A Curriculum for Life

Rural schools provide a classroom education alongside skills to overcome poverty

It is common to say, “children are the future,” but for Andranomiteka, a public elementary school in rural southeastern Madagascar, the phrase is so much more than just another figure of speech.

Andranomiteka is one of the many schools in this region to implement “Sekoly Tia Ankizy,” or “Child Friendly School,” a partnership with FIOVANA and the Ministry of Education. The program envisions a holistic change for vulnerable communities—a change that begins with children.

By introducing lifechanging concepts into the normal academic curriculum, Sekoly Tia Ankizy creates an atmosphere that transcends bookwork and tests. In addition to learning mathematics, science, and literacy, students also learn about health and hygiene, puberty, early pregnancy, disaster risk management, environmental protections, home gardens, diversified diets, the rights of children, and more. They learn both in the classroom and out of it, and they take what they learn back home to their parents and broader community. Dominque is an educator at this school, and one of the first to receive the initial training from FIOVANA, an education he then integrated into his classroom curriculum.

“The children are quick learners,” he said. “It is good for them when they grow up; these are skills they will have the rest of their lives. The parents trust what their children teach them, and when the children are motivated, the parents are also motivated.”

It is an understatement to say the children at this school are motivated.

For the first time in their young lives, they are empowered to inspire sweeping changes in their community—changes that are long overdue.

For communities that have historically suffered from famine, drought, malnutrition, disease, early pregnancy, and abject poverty, the skills and knowledge of this generation are an incalculable blessing.

“The children are happy because they see tangible results,” Dominique said. “They tell me that what was taught to them is true, and even their parents see the difference. When I visit the families of my students, I find them preparing lunch, washing their hands. I see the way they apply planting techniques in the gardens, the way they reinforce their houses against cyclones, the latrines outside their homes. I am optimistic about their futures because I can see they are applying what we teach.”

Before FIOVANA, school attendance in this community hovered around 70 percent. Today, with the updated curriculum and the diversified school lunches fortified, in part, by the gardens just outside, attendance is now at 90 percent. And amazingly, since FIOVANA took root in this school, the rate of success on the final exam is a perfect 100 percent.

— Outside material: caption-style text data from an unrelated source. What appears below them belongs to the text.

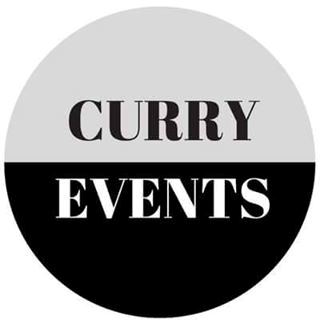 Curry Events - 1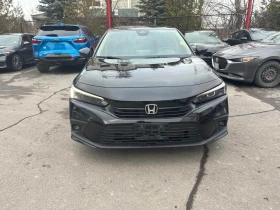 Honda Civic * Touring * CARFAX * БЕЗ ПЪРВОНАЧАЛНА ВНОСКА - 33700 € / 65911.47 лв. - 92172895 6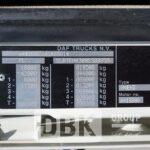DAF XF480 FT (28334)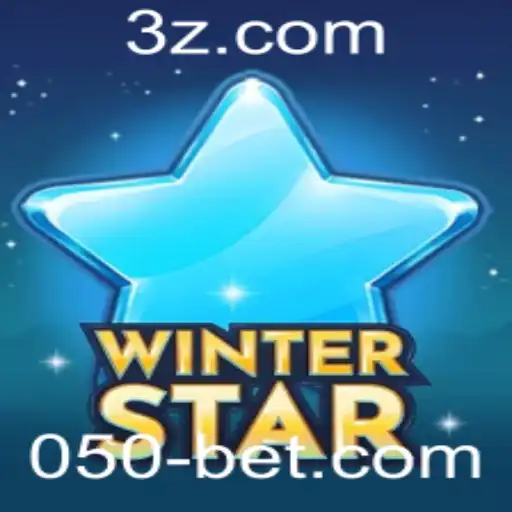 WinterStar: Um Mergulho no Novo Fenômeno dos Jogos Online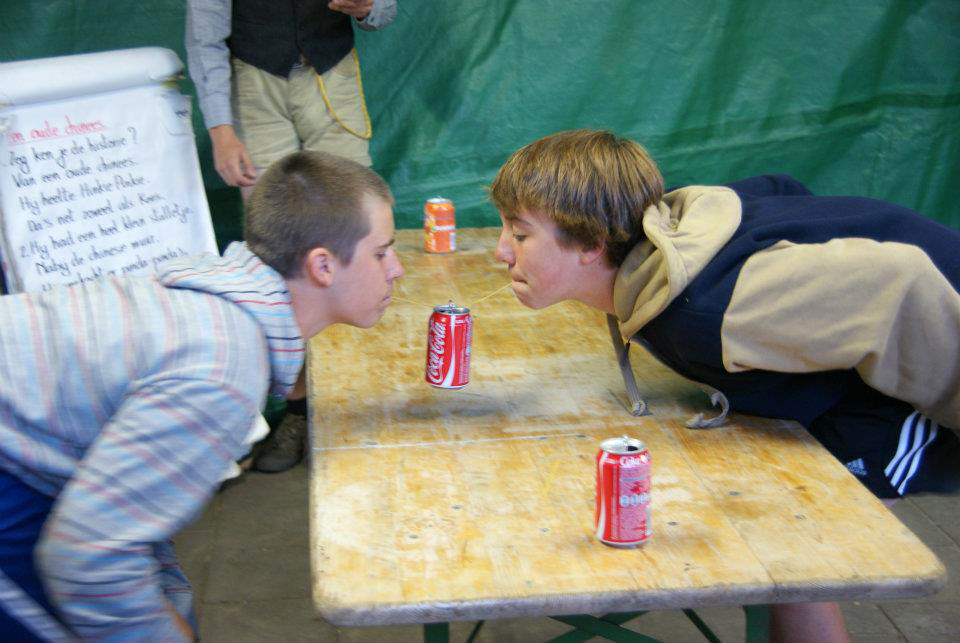 Kamp Hamont-Achel 2011_deel11_27.jpg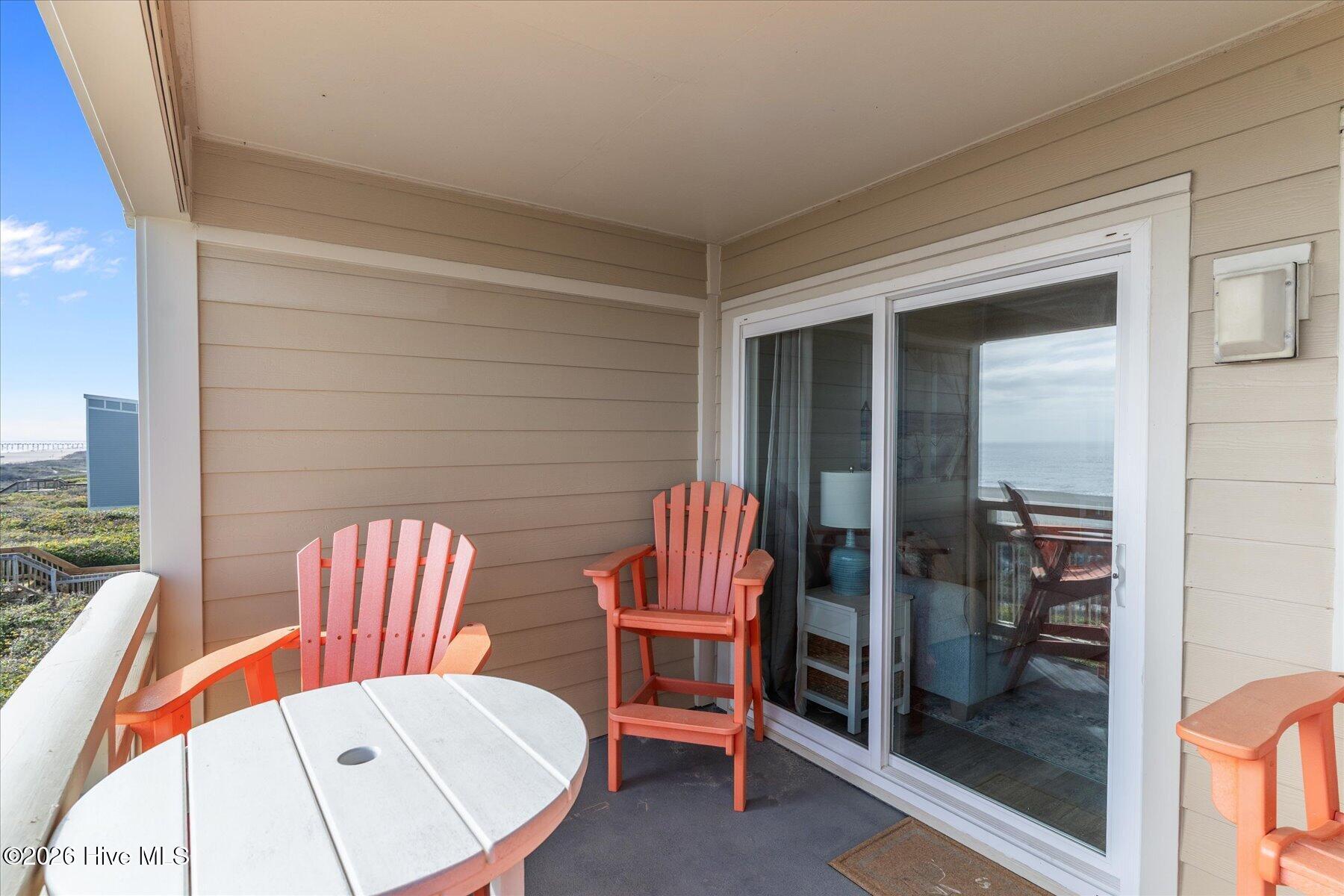 1000 Caswell Beach Road 302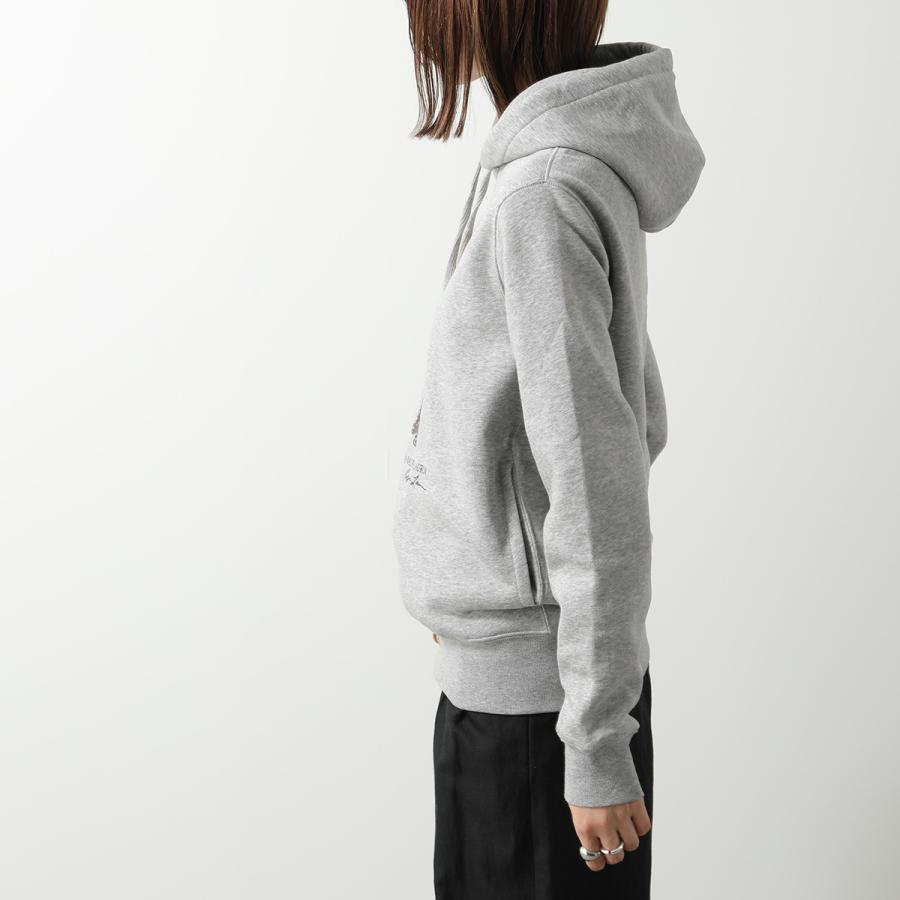 POLO RALPH LAUREN（ポロ・ラルフローレン） ポロ ラルフローレン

“Education prepares a child for the future,” Dominique said. “If we didn’t have the project, the rate of attendance would decrease, and the children might not even reach the secondary school. In my opinion, a good future for a child is to become self-sufficient. They are learning self-sufficiency here.”

Thirteen-year-old Fanantenana is one of the children embracing a better future. She taught her parents the improved agricultural methods she learned in the test garden at school, as well as handwashing and proper latrine use. Most valuable of all, the young girl living in a traditional village taught her parents about her rights as a child.

“I have the right to a birth certificate, to education, to access health care, to play, and to live with my parents,” she said. “I have the right to have a voice.”

Dominique teaches more than reading and writing: he also teaches his students about hygiene, sanitation, the rights of children, and much more.